**Task description:** When you copy the entries, match them exactly and omit the pictures.

Saved data entries:
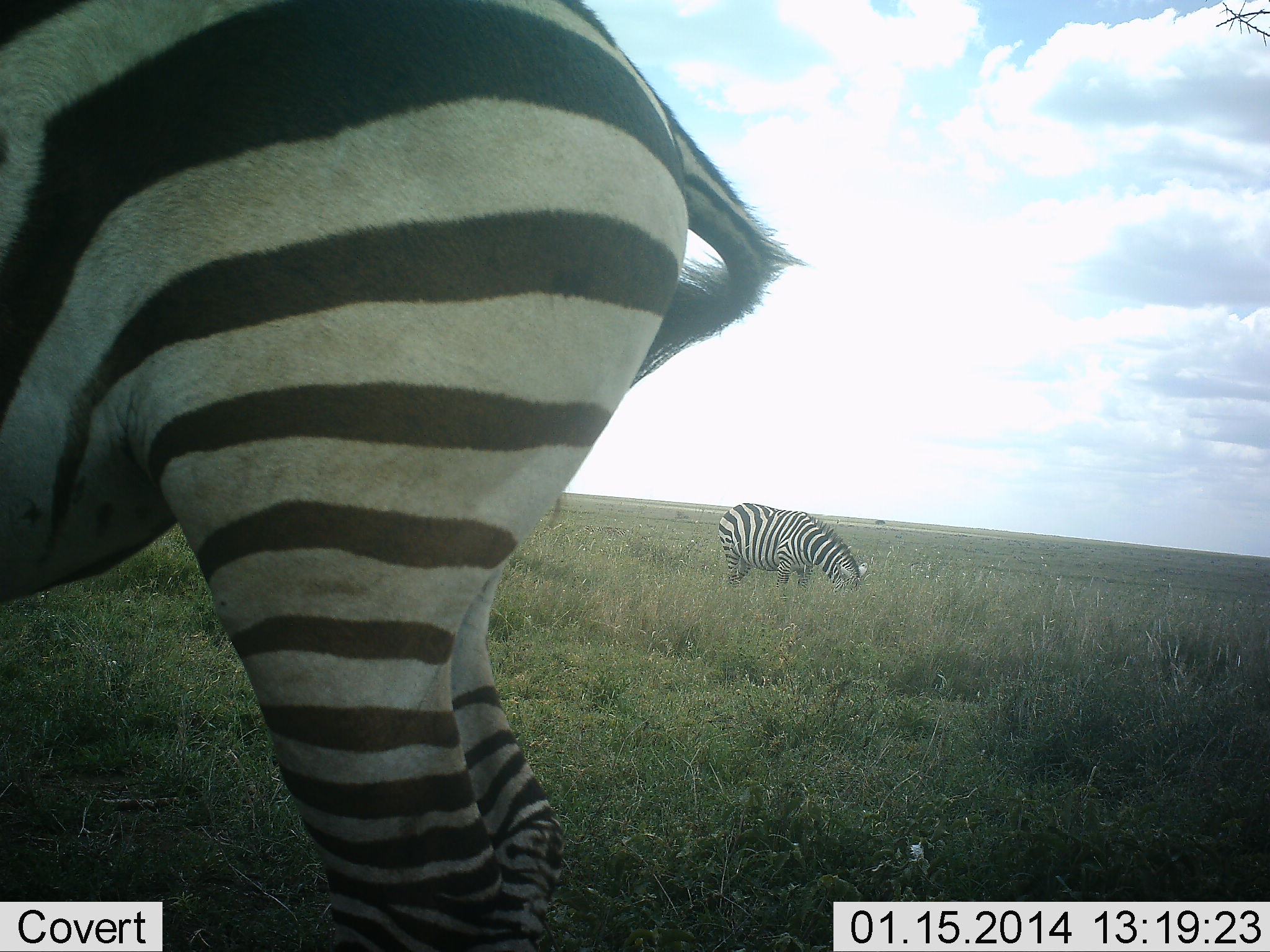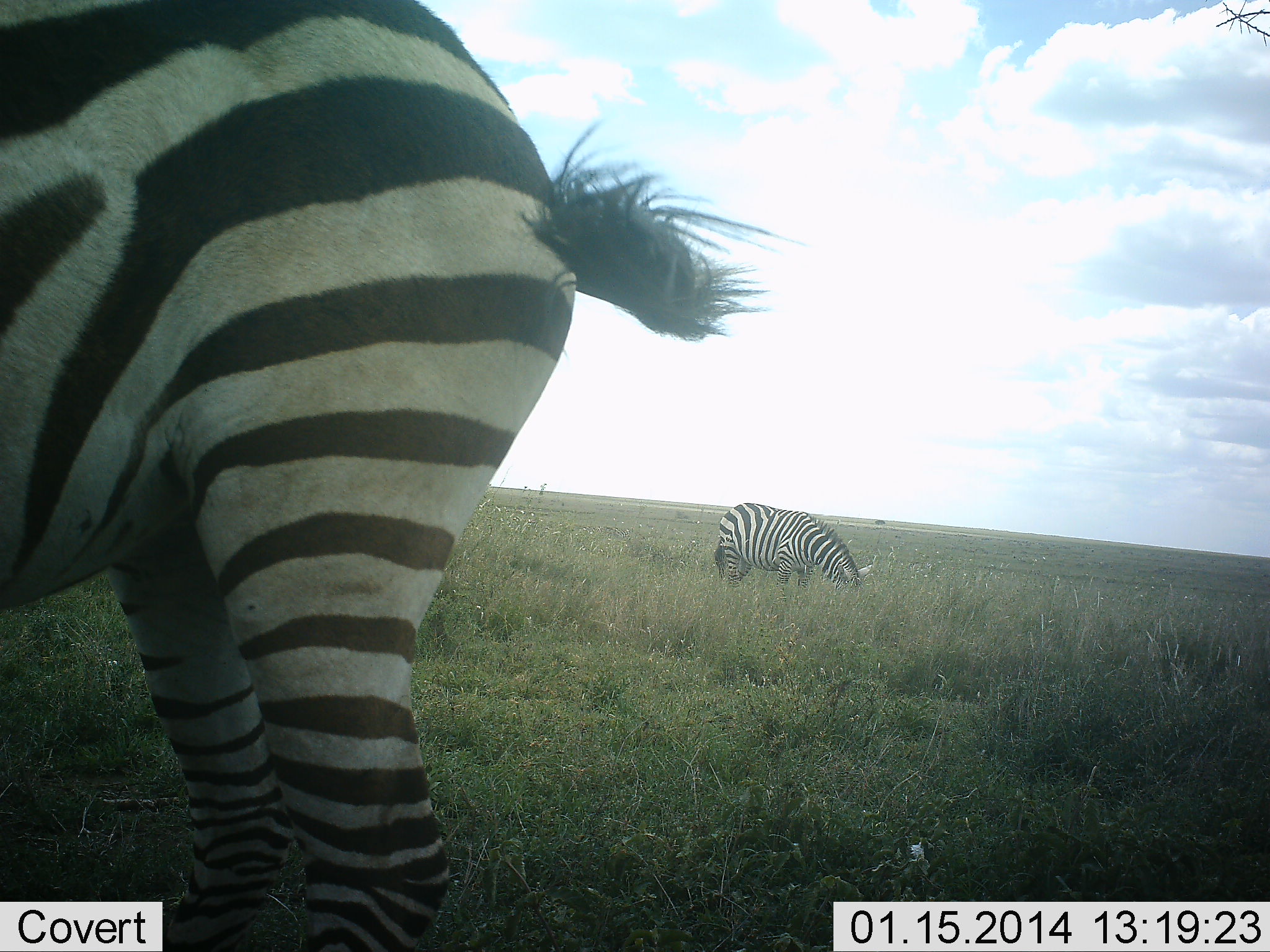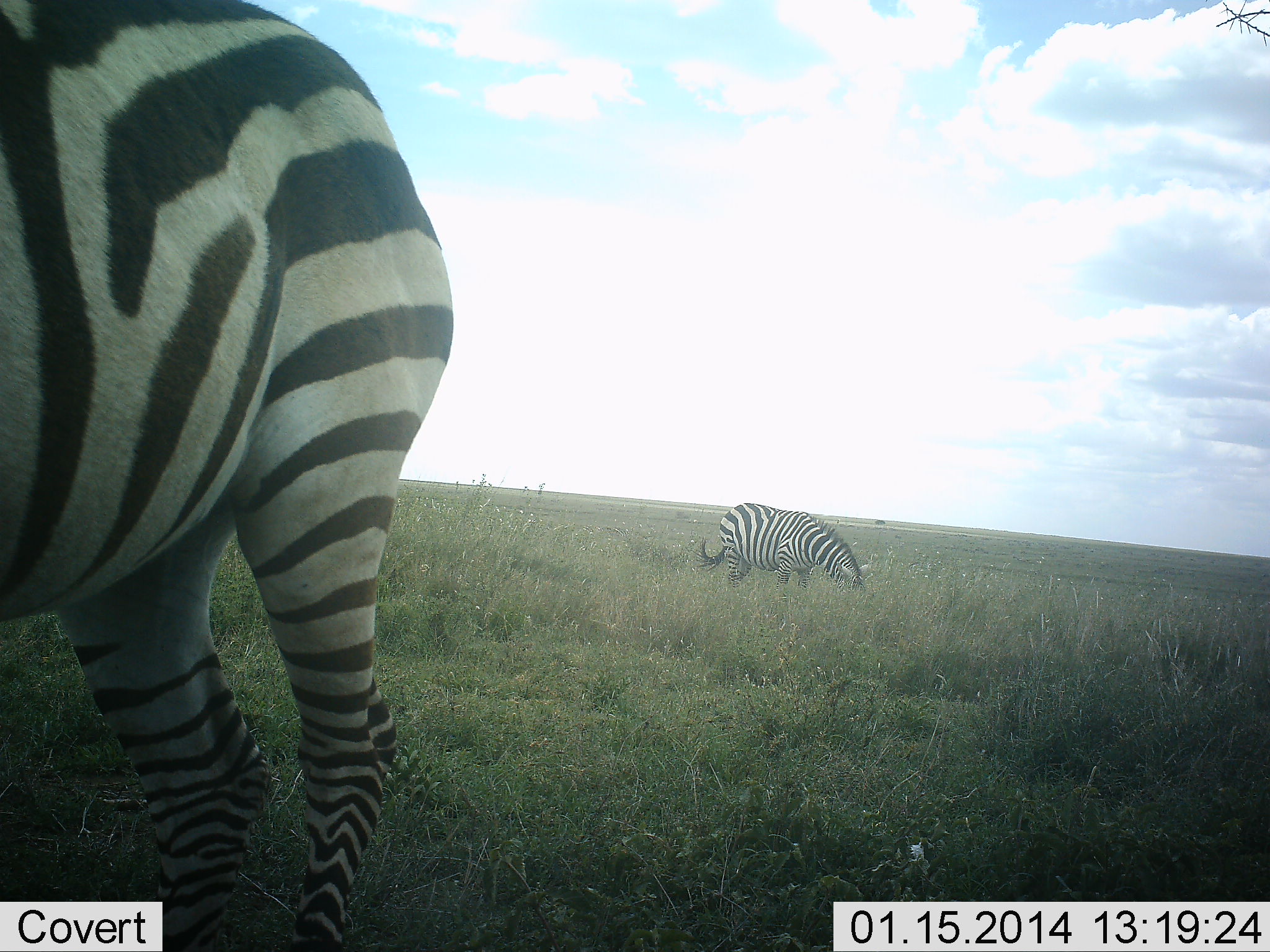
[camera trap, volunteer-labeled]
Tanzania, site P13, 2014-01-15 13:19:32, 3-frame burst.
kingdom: Animalia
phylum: Chordata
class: Mammalia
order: Perissodactyla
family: Equidae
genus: Equus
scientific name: Equus quagga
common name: plains zebra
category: zebra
Zebra (plains zebra) (Equus quagga), count 2. Behavior (volunteer vote fractions): standing 60%, resting 10%, moving 10%, interacting 0%. Young present (vote fraction): 0%. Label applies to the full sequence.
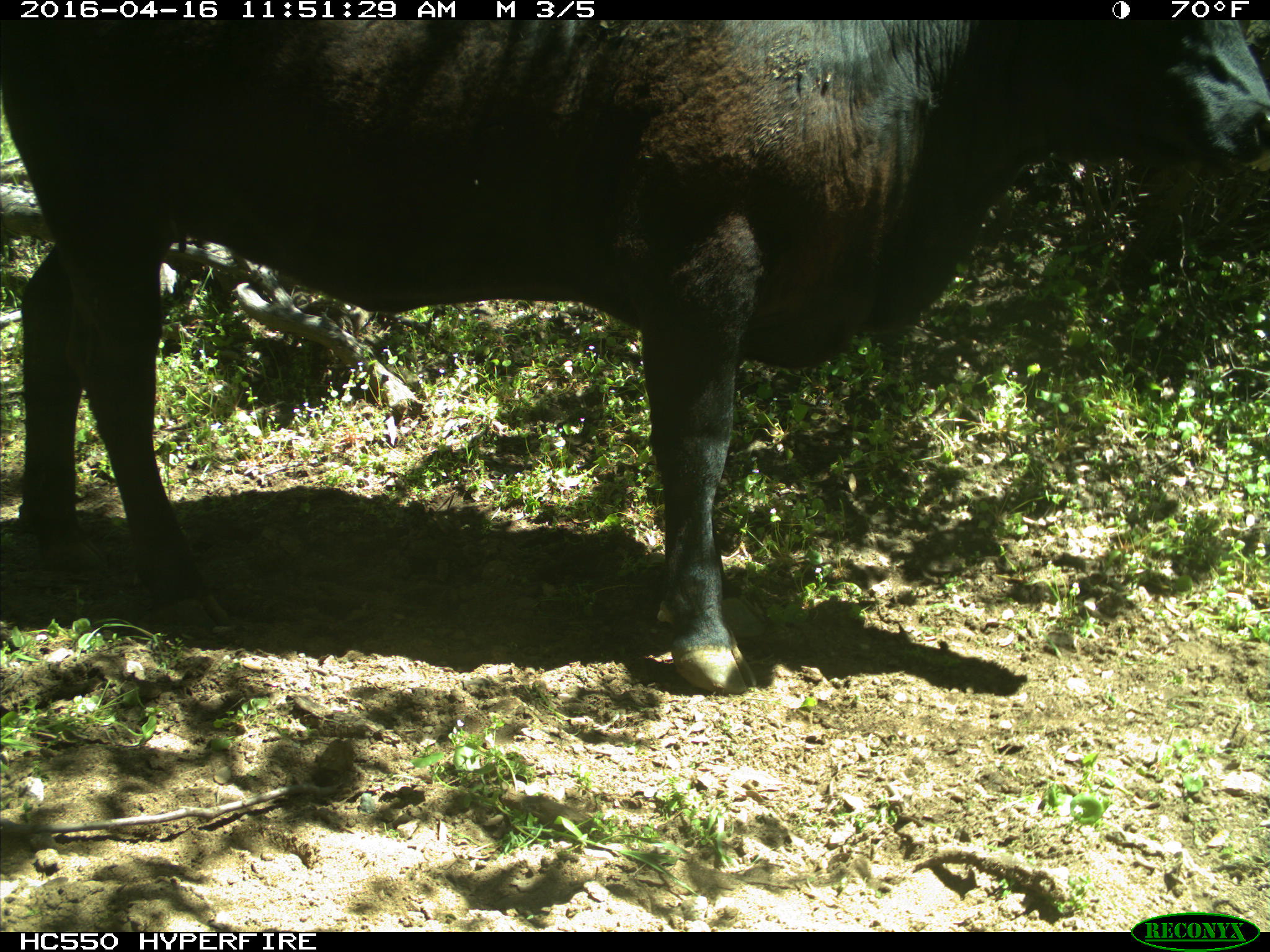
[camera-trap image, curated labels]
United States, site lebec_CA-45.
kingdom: Animalia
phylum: Chordata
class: Mammalia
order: Artiodactyla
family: Bovidae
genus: Bos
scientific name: Bos taurus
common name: domestic cow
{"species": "Bos taurus (domestic cow)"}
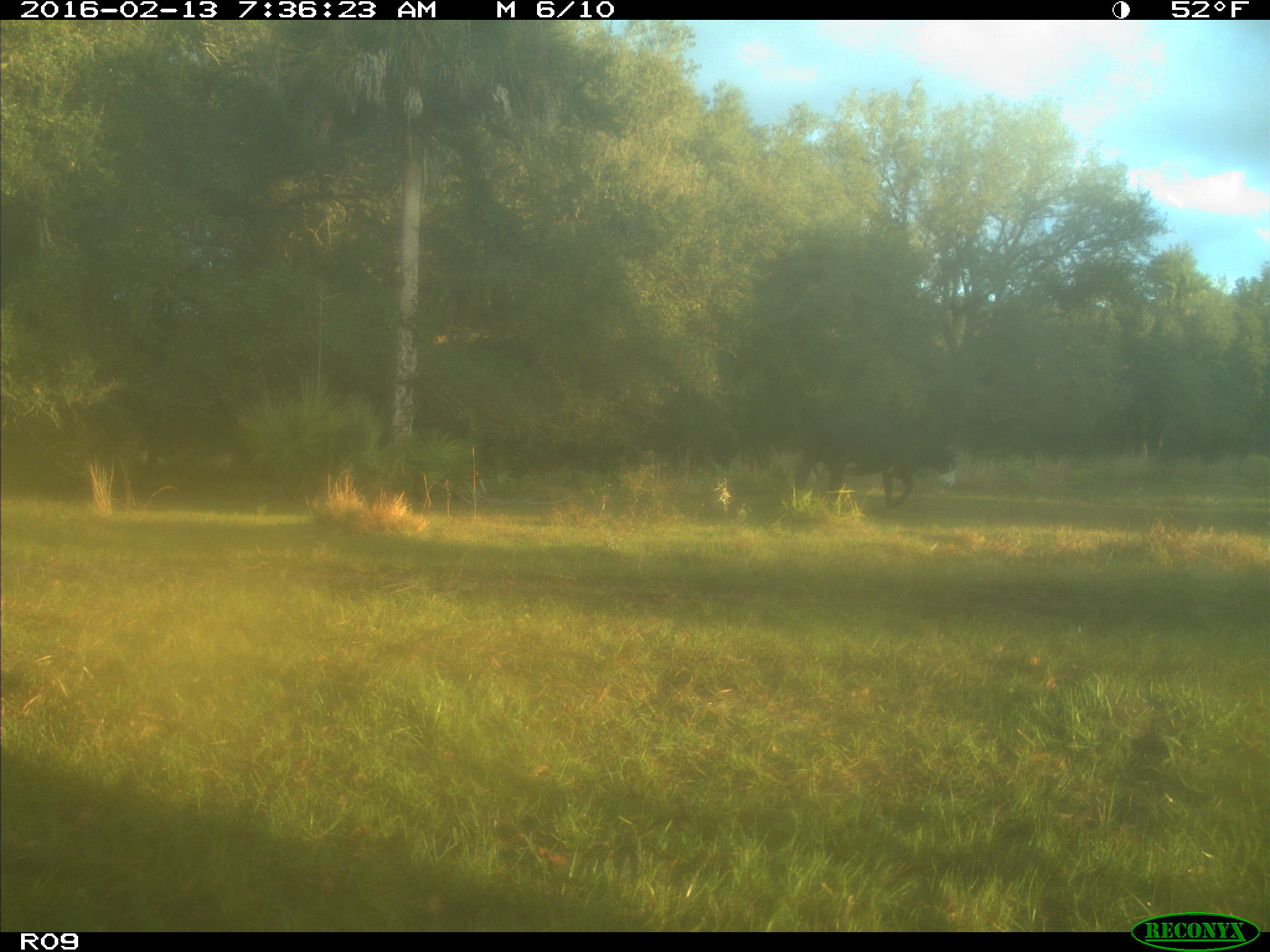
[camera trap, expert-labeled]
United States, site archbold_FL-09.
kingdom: Animalia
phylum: Chordata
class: Mammalia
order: Artiodactyla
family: Bovidae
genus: Bos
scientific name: Bos taurus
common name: domestic cow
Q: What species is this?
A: Bos taurus (domestic cow).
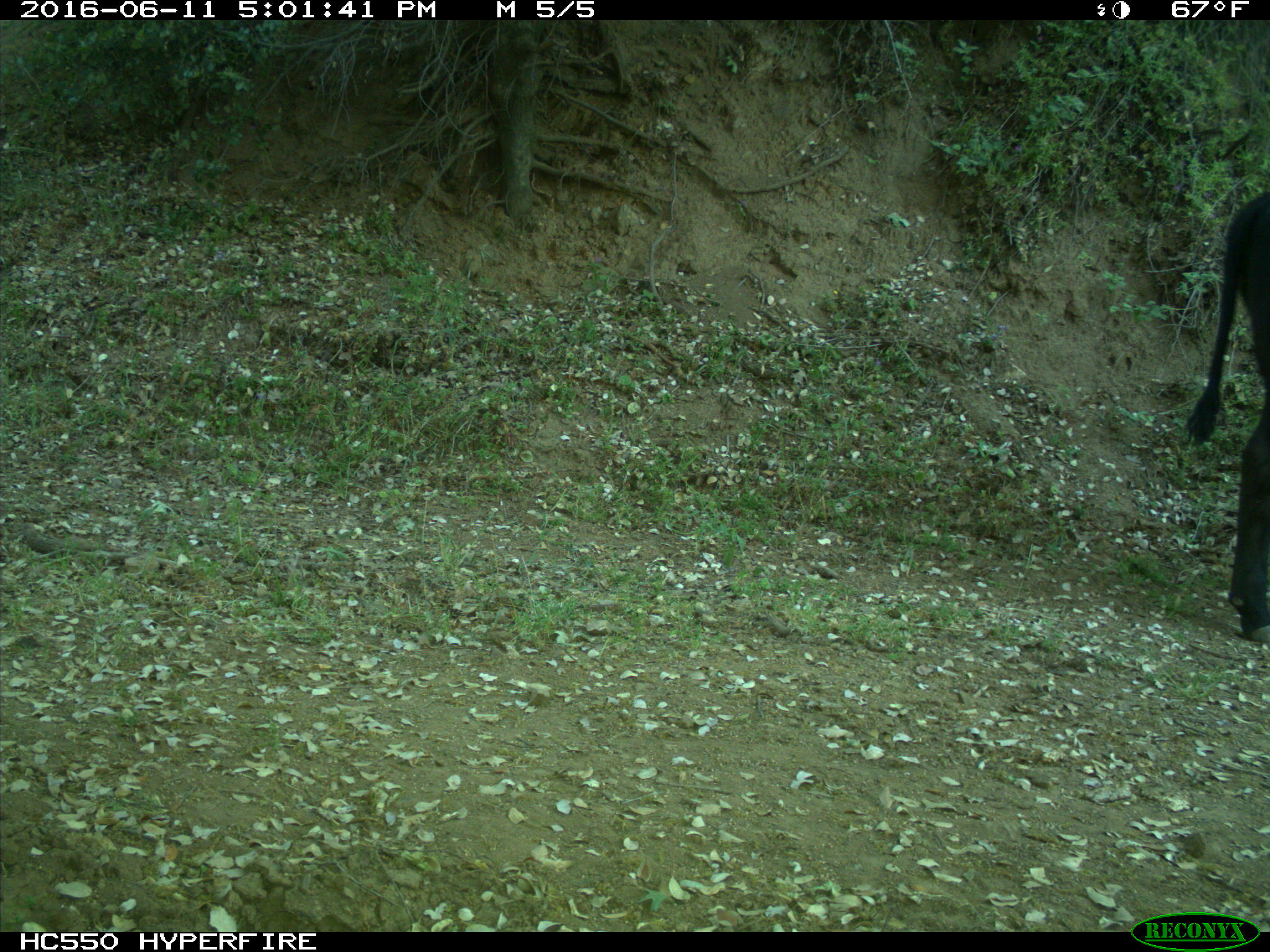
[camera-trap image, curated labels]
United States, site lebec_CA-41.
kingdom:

**Result:**
[camera trap, volunteer-labeled]
Tanzania, site P13, 2014-01-15 13:19:32, 3-frame burst.
kingdom: Animalia
phylum: Chordata
class: Mammalia
order: Perissodactyla
family: Equidae
genus: Equus
scientific name: Equus quagga
common name: plains zebra
category: zebra
Zebra (plains zebra) (Equus quagga), count 2. Behavior (volunteer vote fractions): standing 60%, resting 10%, moving 10%, interacting 0%. Young present (vote fraction): 0%. Label applies to the full sequence.
[camera-trap image, curated labels]
United States, site lebec_CA-45.
kingdom: Animalia
phylum: Chordata
class: Mammalia
order: Artiodactyla
family: Bovidae
genus: Bos
scientific name: Bos taurus
common name: domestic cow
{"species": "Bos taurus (domestic cow)"}
[camera trap, expert-labeled]
United States, site archbold_FL-09.
kingdom: Animalia
phylum: Chordata
class: Mammalia
order: Artiodactyla
family: Bovidae
genus: Bos
scientific name: Bos taurus
common name: domestic cow
Q: What species is this?
A: Bos taurus (domestic cow).
[camera-trap image, curated labels]
United States, site lebec_CA-41.
kingdom:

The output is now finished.